The role of the cardiovascular specialist (physician and care associate) seems uncertain. However, our goal as cardiologists should be to improve the health of patients by preventing CVD, and by providing optimal care to those with CVD. Prevention, therefore, should be part of our day-to-day patient care, but the demands for care of patients with existing CVD already have become overwhelming, and leave little time for a true effort at prevention. Because of the clear link between CVD, diabetes, and obesity, prevention of obesity should be part of the care programs within cardiology.

The fact that obesity and diabetes management programs for prevention of CVD are lacking in the cardiology community is the result of inadequate reimbursement for such preventive programs, and the lack of professional resources to support such programs. A true investment in obesity and diabetes prevention is likely to require a significant cost impact on our society before a national investment is made to reverse the obesity epidemic.

The ACC has taken important strides in the last few years in the form of both public and professional education campaigns. One such public awareness initiative is the "Make the Link!", campaign, developed by the American Diabetes Association and the ACC to raise awareness that CVD is the leading cause of death for persons with diabetes.

On the professional education front, under the leadership of Dr. Alan Brown, the College sponsored a series of regional programs developed to support the cardiology community in better implementing secondary prevention, including a focus on managing type 2 diabetes ( Most important for today's goals in this effort should be to provide education to children and adolescents regarding proper and acceptable body weight or BMI, understanding of optimal diets for health maintenance, role of exercise, and avoidance of high-risk lifestyles such as cigarette smoking and use of recreational drugs. Much of this education could be accomplished in the schools by funding intensive educational programs in the area of behaviors to maintain long-term health. Even this approach has not been developed, and surgeons are proposing the extension of bariatric surgery to children and adolescents without good data on the long-term effects on growth and maturation when absorption of nutrients is limited by alterations in the usual absorptive pathways through the gastrointestinal tract.

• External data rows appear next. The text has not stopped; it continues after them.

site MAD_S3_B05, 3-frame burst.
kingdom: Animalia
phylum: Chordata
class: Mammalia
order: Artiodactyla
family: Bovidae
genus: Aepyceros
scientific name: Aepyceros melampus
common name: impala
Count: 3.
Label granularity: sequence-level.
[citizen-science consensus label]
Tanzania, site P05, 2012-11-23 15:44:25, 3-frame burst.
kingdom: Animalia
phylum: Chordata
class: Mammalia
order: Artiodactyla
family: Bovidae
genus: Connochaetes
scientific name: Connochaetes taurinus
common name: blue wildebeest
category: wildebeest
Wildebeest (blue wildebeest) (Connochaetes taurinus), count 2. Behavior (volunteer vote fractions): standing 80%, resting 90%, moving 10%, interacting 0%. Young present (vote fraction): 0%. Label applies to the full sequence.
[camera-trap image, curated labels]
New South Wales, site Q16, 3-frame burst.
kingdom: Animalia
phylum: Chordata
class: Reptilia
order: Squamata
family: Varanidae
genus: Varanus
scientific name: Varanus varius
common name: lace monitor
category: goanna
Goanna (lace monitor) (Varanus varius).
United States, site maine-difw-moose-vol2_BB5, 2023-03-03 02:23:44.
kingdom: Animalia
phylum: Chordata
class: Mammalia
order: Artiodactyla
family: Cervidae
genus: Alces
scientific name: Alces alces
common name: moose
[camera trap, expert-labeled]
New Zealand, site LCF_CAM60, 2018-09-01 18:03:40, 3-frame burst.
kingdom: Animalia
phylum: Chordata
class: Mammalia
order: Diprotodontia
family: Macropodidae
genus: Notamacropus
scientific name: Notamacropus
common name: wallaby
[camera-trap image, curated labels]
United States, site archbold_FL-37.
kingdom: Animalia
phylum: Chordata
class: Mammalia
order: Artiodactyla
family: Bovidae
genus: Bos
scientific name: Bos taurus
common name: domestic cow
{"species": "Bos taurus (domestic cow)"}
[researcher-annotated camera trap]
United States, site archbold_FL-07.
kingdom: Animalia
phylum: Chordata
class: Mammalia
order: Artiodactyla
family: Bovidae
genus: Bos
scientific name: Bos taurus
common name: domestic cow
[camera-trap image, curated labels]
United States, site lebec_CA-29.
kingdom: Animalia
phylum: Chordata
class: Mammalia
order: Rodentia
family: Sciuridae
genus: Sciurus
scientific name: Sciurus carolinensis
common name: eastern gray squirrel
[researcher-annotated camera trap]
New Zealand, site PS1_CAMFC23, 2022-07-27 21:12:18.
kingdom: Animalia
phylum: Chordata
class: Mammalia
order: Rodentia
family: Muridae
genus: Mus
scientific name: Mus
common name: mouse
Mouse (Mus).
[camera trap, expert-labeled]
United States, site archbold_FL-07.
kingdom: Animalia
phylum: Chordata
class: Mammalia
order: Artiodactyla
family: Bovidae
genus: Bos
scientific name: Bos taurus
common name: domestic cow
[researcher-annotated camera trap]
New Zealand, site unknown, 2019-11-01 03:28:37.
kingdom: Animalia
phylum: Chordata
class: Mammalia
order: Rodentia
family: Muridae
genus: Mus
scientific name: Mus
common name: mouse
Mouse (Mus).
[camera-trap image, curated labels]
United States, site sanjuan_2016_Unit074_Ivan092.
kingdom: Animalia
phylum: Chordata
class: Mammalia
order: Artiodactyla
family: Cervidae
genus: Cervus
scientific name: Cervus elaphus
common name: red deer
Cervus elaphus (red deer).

At first glance, this epidemic looks like job security for cardiologists who might see the very large population of patients with CVD as a benefit. However, we are soon to be overwhelmed by the increasing demand for cardiovascular care and the lack of expansion of the cardiology work pool. Workloads are already high enough to make early retirement an attractive option for cardiologists. Shortening the working time for cardiologists will further aggravate the shortage and bring a major health crisis to our patients with CVD.

These readily predicted scenarios point to the cardiology community to help in prevention of obesity and diabetes. Perhaps new drugs or gene therapies will allow obese patients to avoid CVD risk, but the wait for such solutions is likely many years away.

It behooves us in the cardiology community to advocate for prevention and treatment programs for obesity and diabetes. Failing to embrace this initiative threatens to roll back the progress we have made in understanding the pathophysiology of atherosclerosis and in developing preventive strategies. "We must in parallel seek ways to reverse the epidemic of obesity, metabolic syndrome, and diabetes...should we fail in this regard ...its complications threaten to undo the advances of atherosclerosis of the past decades."[6] We will need a continued focus on growing the workforce and assuring that they are trained for the looming challenges. Being a cardiovascular clinician may become an increasingly taxing role in 10 or 15 years if we fail to join forces against the epidemic and allow ourselves to be overwhelmed with massive numbers of patients with CVD.